HP vient d’inaugurer en Norvège son premier centre dédié aux technologies de la santé. L’objectif du Californien est clairement de promouvoir – avec l’aide de ses partenaires, notamment Cisco et Microsoft – une vision de l’hôpital et des services de santé centrés sur les technologies de l’information au service des professionnels mais aussi du patient. Conçu autour d’une chambre de soins, le centre servira ainsi de lieu de démonstration, mais aussi de recherche pour des unités mixtes mêlant effectifs médicaux et concepteurs de chez HP.
Surtout, ce marché vertical promet des recettes non négligeables : le système de santé américain est exsangue et Obama en a fait l’un de ses thèmes de campagne ; en Europe, la plupart des Etats cherchent à optimiser les coûts d’organisations le plus souvent publiques, le tout avec une demande accrue liée au vieillissement des populations et à une perception de plus en plus commerciale des dépenses de santé.

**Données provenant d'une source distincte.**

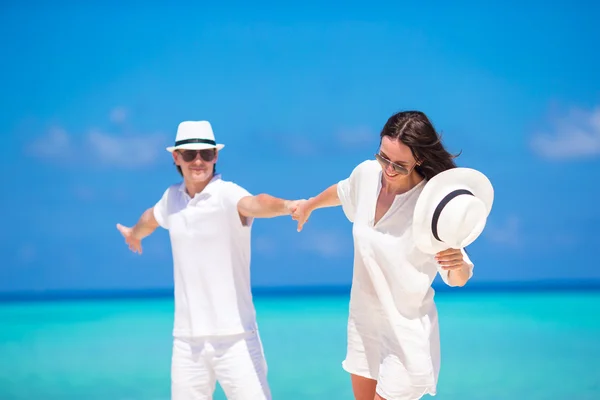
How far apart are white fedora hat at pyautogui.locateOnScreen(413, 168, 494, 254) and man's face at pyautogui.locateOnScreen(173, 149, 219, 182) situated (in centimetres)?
139

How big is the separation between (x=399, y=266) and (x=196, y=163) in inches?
Answer: 53.0

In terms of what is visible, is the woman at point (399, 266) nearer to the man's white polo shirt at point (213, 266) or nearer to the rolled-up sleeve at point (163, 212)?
the man's white polo shirt at point (213, 266)

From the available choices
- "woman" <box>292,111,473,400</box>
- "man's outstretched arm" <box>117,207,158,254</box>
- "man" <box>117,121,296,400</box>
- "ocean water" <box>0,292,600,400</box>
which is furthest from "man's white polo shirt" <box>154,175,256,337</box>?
"ocean water" <box>0,292,600,400</box>

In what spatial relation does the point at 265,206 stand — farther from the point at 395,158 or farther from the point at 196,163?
the point at 395,158

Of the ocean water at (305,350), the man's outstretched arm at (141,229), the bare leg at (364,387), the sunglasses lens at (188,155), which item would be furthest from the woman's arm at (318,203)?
the ocean water at (305,350)

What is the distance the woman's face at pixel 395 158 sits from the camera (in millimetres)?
3146

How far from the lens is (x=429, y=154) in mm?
3164

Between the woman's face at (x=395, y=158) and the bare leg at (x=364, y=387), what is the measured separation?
3.08 feet

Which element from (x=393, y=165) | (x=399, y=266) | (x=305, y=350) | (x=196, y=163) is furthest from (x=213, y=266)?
(x=305, y=350)

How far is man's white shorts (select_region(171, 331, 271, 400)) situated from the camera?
154 inches

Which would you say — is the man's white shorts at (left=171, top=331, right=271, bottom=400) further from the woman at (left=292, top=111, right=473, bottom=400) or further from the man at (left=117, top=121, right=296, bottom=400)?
the woman at (left=292, top=111, right=473, bottom=400)

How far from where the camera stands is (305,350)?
346 inches

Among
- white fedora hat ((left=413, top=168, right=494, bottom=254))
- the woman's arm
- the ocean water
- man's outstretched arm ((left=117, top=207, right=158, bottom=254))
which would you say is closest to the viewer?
white fedora hat ((left=413, top=168, right=494, bottom=254))

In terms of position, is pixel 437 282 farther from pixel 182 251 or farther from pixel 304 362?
pixel 182 251
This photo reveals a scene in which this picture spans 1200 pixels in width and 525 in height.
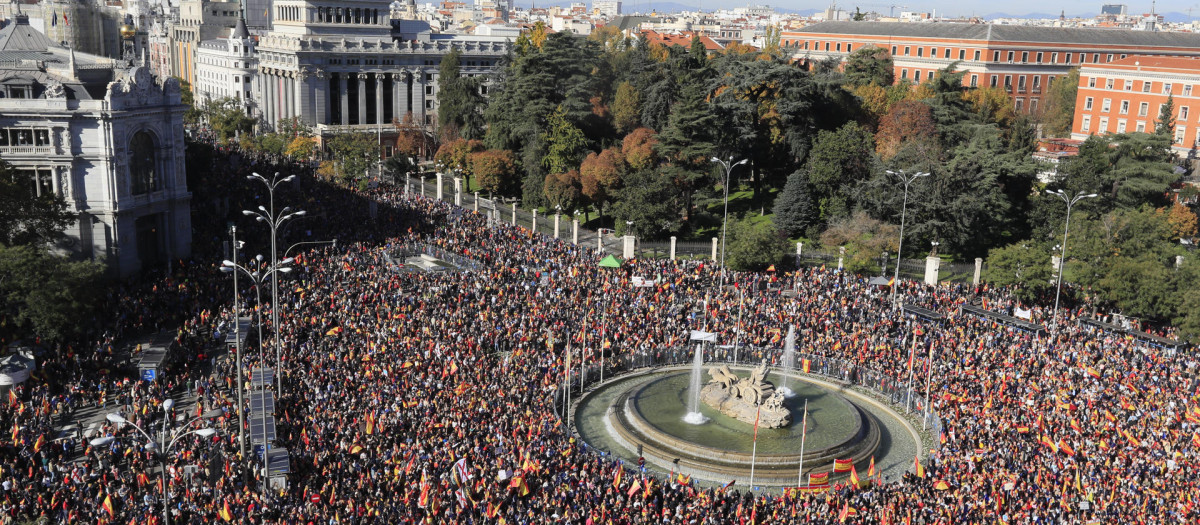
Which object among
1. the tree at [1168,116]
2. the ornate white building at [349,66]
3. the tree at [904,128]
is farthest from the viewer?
the ornate white building at [349,66]

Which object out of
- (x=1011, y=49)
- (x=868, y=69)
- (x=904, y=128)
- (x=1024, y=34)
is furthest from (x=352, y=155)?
(x=1024, y=34)

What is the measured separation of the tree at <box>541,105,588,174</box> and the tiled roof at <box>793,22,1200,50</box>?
49938 mm

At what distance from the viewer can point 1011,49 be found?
311 feet

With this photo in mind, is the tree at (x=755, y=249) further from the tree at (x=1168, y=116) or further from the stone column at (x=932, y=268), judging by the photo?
the tree at (x=1168, y=116)

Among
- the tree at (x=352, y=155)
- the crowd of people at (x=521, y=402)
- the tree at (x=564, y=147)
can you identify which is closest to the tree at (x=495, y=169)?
the tree at (x=564, y=147)

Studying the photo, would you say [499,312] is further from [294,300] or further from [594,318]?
[294,300]

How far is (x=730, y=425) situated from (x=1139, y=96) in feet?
196

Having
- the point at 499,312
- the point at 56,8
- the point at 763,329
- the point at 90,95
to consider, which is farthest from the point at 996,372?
the point at 56,8

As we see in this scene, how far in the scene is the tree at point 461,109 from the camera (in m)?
75.2

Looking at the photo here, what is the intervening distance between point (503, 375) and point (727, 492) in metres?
9.40

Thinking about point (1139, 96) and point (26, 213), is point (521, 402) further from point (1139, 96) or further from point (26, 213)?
point (1139, 96)

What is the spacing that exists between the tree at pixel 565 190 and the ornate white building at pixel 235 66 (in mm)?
56363

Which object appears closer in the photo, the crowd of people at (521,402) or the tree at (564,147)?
the crowd of people at (521,402)

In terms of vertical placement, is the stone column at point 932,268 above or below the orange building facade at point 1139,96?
below
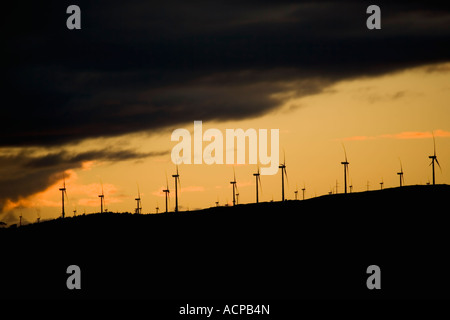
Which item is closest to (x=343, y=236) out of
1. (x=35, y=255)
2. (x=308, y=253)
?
(x=308, y=253)

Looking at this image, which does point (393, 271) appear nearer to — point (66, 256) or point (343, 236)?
point (343, 236)

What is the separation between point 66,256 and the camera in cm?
15950

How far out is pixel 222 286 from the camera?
12438cm

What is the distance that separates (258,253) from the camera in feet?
466

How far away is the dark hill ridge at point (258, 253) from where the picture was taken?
122 metres

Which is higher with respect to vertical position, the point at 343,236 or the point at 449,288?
the point at 343,236

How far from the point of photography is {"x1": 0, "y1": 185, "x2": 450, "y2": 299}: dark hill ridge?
122 meters

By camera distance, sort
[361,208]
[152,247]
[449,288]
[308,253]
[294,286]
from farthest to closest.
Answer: [361,208] → [152,247] → [308,253] → [294,286] → [449,288]

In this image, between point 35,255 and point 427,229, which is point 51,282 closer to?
point 35,255

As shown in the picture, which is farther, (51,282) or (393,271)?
(51,282)

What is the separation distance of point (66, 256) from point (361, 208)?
62630 millimetres

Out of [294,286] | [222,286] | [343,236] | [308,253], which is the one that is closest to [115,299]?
[222,286]

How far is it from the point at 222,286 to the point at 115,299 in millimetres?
16420

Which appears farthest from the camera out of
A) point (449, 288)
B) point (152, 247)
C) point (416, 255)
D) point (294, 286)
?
point (152, 247)
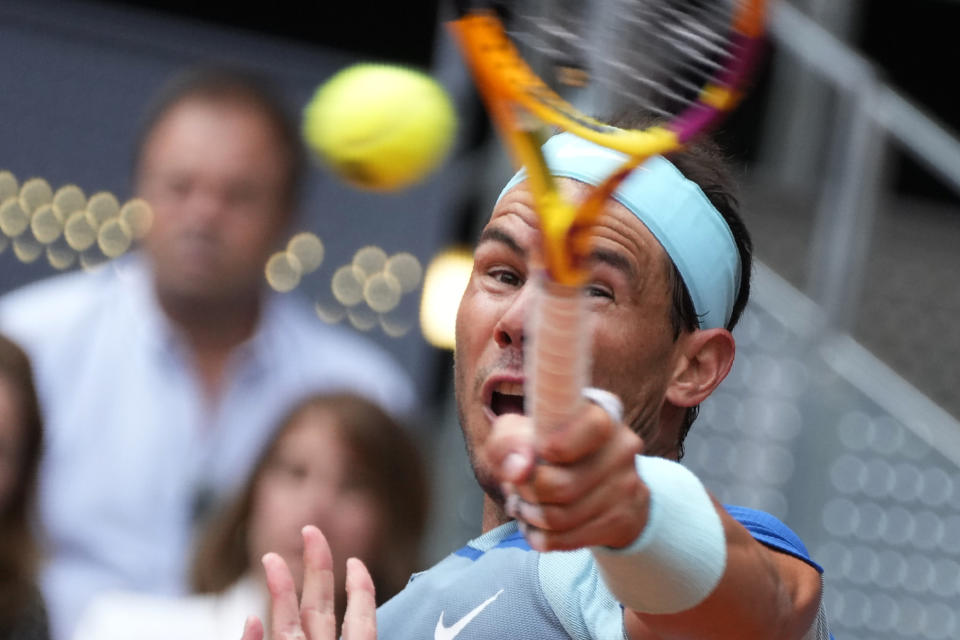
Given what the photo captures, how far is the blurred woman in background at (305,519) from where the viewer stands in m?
3.58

Et côté évolutions technologiques, il paraît qu’au moment de quitter Microsoft, Bill Gates prévoit tout de même de suivre le dossier santé de l’éditeur de très près.
Gartner estime ainsi que les dépenses en informatique de santé devraient se monter à 81,3 milliards de dollars en 2008 et croitre de 5,2% chaque année d’ici à 2012. En France, IDC estimait à 8,9% la progression des investissements informatiques du secteur en 2007. Un rattrapage pour un pays plutôt en retard, mais la tendance devrait perdurer. Baldur Johnsen, chargé du développement du marché de la santé pour HP dans le monde, acquiesce, estimant que « nous sommes juste au tout début des possibilités en matière de technologies hospitalières ». Et de noter que pour l’instant, des technologies sont déjà matures mais que des écueils sont à chercher du côté des décisions politiques – par exemple en matière de réglementation sur la protection des données personnelles de santé – et de la formation.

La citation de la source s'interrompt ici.